Write out again only the lines running from the one that contains "2023 GRAY Chevrolet" to the end of the records below, including both the first and the last.

================

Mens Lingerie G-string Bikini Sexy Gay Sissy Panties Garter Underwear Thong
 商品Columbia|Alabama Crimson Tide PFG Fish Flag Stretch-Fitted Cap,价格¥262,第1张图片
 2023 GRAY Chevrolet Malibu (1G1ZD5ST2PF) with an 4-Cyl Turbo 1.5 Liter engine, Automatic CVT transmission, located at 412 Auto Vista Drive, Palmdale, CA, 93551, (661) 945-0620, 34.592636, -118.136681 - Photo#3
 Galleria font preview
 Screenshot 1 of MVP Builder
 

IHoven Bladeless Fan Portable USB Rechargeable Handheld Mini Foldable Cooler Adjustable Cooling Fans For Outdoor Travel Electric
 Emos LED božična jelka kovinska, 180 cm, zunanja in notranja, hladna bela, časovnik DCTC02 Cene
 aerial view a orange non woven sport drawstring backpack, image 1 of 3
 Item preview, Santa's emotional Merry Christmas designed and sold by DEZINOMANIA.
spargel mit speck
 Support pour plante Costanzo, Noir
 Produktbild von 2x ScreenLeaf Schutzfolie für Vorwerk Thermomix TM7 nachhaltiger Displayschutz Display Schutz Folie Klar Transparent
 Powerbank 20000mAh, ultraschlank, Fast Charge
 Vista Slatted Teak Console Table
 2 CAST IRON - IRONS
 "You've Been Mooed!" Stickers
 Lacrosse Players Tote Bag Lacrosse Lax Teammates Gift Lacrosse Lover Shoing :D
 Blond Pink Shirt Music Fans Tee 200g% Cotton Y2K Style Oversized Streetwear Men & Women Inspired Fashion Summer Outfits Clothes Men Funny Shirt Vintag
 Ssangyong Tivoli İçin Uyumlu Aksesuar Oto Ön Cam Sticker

================

◆ **Response area**
 2023 GRAY Chevrolet Malibu (1G1ZD5ST2PF) with an 4-Cyl Turbo 1.5 Liter engine, Automatic CVT transmission, located at 412 Auto Vista Drive, Palmdale, CA, 93551, (661) 945-0620, 34.592636, -118.136681 - Photo#3
 Galleria font preview
 Screenshot 1 of MVP Builder
 

IHoven Bladeless Fan Portable USB Rechargeable Handheld Mini Foldable Cooler Adjustable Cooling Fans For Outdoor Travel Electric
 Emos LED božična jelka kovinska, 180 cm, zunanja in notranja, hladna bela, časovnik DCTC02 Cene
 aerial view a orange non woven sport drawstring backpack, image 1 of 3
 Item preview, Santa's emotional Merry Christmas designed and sold by DEZINOMANIA.
spargel mit speck
 Support pour plante Costanzo, Noir
 Produktbild von 2x ScreenLeaf Schutzfolie für Vorwerk Thermomix TM7 nachhaltiger Displayschutz Display Schutz Folie Klar Transparent
 Powerbank 20000mAh, ultraschlank, Fast Charge
 Vista Slatted Teak Console Table
 2 CAST IRON - IRONS
 "You've Been Mooed!" Stickers
 Lacrosse Players Tote Bag Lacrosse Lax Teammates Gift Lacrosse Lover Shoing :D
 Blond Pink Shirt Music Fans Tee 200g% Cotton Y2K Style Oversized Streetwear Men & Women Inspired Fashion Summer Outfits Clothes Men Funny Shirt Vintag
 Ssangyong Tivoli İçin Uyumlu Aksesuar Oto Ön Cam Sticker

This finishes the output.